Right now, I am in a period of transition in my life. Generally, I don’t like that. Generally, I like to control my environment. Some might say over control it. Transitions create a challenge to that control or the illusion of that control.
When I was in music school as an undergraduate, I thought I was pretty smart. In fact, I was told I was smart many times in my life so I believed it. Why wouldn’t I? I also found that if you stick to the plan that someone lays out, most of life’s events unfold as expected. I preferred that to certain things I experienced in my home life where unexpected things happened. It could be hard to predict.
(I am not a “program guy.” That will mean something to some people. I do find aspects of the program to be useful. And that means avoiding bringing other people into your nightmare.
However, if “the program with the secret meetings” means nothing to you, then you will think I’m being vague. I am. You will have to piece it together. But the goal is to avoid blaming other people and also to not “out” people for perceived transgressions. I’m just telling my side so that vagueness is to protect the possibility that I only have one side of the story.)
When I was 19 years old, I was a sophomore at U. Mass-Lowell (then called U. Lowell), in the music school, which was a separate college. The music college was more or less modeled after a conservatory. You studied Solfege, Harmony, Piano, and your instrument. You played in ensembles and you practiced. If you were smart and driven, you practiced a lot. The school primarily produced music teachers as opposed to orchestra players. The schools in Boston were full of people with those aspirations. But we had plenty of serious people trying to do serious things in music too.
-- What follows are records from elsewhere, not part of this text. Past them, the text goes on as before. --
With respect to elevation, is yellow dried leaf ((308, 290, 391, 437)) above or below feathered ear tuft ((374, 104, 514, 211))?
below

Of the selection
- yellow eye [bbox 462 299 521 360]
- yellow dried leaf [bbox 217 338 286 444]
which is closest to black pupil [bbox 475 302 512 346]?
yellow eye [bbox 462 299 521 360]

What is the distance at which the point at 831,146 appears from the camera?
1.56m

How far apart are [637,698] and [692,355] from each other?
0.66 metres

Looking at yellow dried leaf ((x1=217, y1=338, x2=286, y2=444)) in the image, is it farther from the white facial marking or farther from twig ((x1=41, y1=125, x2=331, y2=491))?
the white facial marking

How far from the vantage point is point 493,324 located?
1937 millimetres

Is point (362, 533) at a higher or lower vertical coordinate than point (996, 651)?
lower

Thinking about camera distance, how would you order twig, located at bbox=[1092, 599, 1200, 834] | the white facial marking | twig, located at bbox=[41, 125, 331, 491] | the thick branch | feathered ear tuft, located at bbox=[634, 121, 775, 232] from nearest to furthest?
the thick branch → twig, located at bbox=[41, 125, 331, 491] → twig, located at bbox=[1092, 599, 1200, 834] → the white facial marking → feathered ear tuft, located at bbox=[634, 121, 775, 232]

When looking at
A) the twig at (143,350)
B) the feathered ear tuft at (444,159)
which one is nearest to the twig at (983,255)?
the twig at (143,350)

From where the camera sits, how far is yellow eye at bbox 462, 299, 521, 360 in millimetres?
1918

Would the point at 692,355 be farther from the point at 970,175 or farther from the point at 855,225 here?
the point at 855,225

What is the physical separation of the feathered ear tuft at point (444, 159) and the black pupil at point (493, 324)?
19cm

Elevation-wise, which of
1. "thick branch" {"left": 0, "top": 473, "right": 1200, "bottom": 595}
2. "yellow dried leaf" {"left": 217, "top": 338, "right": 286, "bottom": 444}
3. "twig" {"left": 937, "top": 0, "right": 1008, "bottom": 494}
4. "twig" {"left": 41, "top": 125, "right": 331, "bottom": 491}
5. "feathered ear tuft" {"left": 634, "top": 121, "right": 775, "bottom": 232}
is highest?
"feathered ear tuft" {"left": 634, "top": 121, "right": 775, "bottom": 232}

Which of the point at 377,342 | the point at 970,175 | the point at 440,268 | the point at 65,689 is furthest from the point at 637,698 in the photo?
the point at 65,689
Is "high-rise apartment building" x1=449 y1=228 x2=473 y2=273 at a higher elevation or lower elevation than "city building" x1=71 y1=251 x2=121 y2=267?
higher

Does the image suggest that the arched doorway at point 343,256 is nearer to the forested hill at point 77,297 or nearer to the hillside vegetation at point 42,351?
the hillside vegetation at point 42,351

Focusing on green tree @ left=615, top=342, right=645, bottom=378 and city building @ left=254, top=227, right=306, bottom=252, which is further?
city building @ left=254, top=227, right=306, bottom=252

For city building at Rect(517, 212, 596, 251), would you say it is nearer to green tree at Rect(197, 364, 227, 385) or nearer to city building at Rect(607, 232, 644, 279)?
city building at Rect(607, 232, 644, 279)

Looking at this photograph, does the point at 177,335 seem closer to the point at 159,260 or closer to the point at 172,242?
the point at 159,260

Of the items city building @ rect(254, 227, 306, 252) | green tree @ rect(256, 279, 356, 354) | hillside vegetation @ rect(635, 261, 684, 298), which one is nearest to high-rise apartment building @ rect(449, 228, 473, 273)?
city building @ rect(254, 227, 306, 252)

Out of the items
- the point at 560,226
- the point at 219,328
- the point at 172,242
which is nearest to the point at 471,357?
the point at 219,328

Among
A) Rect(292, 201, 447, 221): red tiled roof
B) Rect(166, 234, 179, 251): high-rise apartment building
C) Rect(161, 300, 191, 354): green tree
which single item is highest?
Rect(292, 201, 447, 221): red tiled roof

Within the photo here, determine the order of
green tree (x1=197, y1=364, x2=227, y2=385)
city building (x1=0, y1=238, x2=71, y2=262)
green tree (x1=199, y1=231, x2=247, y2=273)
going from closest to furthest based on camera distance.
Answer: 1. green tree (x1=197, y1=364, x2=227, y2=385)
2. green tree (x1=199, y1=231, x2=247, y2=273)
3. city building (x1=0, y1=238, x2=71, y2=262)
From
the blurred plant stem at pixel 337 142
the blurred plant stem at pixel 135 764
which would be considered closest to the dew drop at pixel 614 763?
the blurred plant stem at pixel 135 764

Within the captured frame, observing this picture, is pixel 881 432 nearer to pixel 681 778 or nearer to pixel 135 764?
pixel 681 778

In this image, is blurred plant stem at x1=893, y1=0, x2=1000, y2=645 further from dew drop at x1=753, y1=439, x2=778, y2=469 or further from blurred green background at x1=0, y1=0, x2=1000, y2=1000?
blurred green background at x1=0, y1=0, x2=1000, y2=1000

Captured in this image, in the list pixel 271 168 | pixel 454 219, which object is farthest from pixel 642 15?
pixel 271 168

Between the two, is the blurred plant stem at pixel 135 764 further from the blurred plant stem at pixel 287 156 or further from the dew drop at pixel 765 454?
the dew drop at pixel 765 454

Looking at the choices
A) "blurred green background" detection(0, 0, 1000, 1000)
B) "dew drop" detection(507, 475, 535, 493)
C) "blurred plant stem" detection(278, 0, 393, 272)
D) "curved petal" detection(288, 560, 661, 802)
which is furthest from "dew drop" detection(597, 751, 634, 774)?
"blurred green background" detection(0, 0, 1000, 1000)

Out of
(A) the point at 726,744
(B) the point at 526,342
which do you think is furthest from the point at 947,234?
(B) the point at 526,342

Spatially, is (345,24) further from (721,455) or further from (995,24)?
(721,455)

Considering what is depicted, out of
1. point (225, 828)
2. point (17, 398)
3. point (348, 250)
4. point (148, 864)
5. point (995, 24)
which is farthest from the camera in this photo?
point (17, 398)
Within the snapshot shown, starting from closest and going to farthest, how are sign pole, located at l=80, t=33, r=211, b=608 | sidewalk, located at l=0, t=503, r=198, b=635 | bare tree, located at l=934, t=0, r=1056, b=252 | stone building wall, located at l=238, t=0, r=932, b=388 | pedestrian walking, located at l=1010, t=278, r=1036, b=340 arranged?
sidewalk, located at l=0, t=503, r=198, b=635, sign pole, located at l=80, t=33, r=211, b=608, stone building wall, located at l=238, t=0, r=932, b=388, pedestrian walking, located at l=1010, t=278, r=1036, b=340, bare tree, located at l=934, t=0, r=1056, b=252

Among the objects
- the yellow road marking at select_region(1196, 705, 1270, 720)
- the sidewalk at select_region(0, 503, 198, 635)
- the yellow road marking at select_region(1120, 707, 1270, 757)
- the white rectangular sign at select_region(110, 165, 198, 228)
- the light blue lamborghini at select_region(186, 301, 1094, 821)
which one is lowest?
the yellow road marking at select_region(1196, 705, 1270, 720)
At the same time you were doing this, you also were taking liberal arts curriculum. You had psych 101, college writing, etc. In the end, you would have the highest amount of required credit hours because of the ensembles and instrument load, which were extra compared to a normal liberal arts student. That meant you spent a fair amount of time in Durgin Hall with your peers.
During my sophomore year, I had a “come to Jesus” moment when I figured out that there was minimum amount of credits I could take. Why was I taking more than the minimum? I’m not a sucker so I signed up for the minimum. I was still not thinking on my own. I was relying on the idea that if there is a minimum, then there must be a plan. Stick to the plan.
What I didn’t figure out was that, at the minimum, you only stayed in school. You got your financial aid; you stayed on the meal plan; you lived in the dorms. What you don’t do is graduate in 4 years.
Looking back, that’s embarrassing for a “smart” kid. At some point, I did get the clue and increased my credit hours. At the same time, I was realizing that even being smart wasn’t going to fix this problem. I needed to be creative too. I had friends around me who never did things “inside the box” and I really admired them for that. That was completely new to me. I began to completely break down the fact that I always colored inside the lines and began to color outside the lines in some good ways and some bad ways.
I still hadn’t engaged why they did it. They did it because they wanted something. I wasn’t used to thinking that way. What do I want? I had no idea. I almost never expressed myself in that way or any other way.
You might think being a musician was about expressing yourself. Mostly, it isn’t. It is more about mastery of skills that help other people with their expression. You don’t improvise in the orchestra. You play what is written. Interpret it, yes, but the bigger goal is for the ensemble to express something even bigger.
Even in Jazz, which began to take a more dominant place in my musical life, I developed the skills to be a solid member of the rhythm section. That helped me to be in places where I wanted to be, where I got some praise for those skills. I liked that.
Looking back, the only places I really expressed myself were in poetry and song writing. I didn’t expose either of those to large audiences because that is risky too.
During my junior year, I figured some things out. I wanted to finish school so I had to catch up somehow for the courses that I hadn’t taken. And because I didn’t really know where I was going with all this, I took a semester off. I worked for my uncle, with my cousin Jim. I learned a lot there.
I went up to the school once a week to play a group that I thought was cool. I couch-surfed at my friends, mostly Mark, Tom, Paul and Don’s place. They were so cool about it. We didn’t even call it couch surfing but that is what it was. I also took French Conversation and Philosophy at Worcester State College to fix my transcript. That was an adventure because I hadn’t taken anything but French 1 before. Thanks to my grandmother I did ok. She would help me and answer questions and at least try to understand me when I tried to speak French.
It was tough, though. Mostly it was tough because it was all on me to figure out and I wasn’t used to that. That’s how it feels now.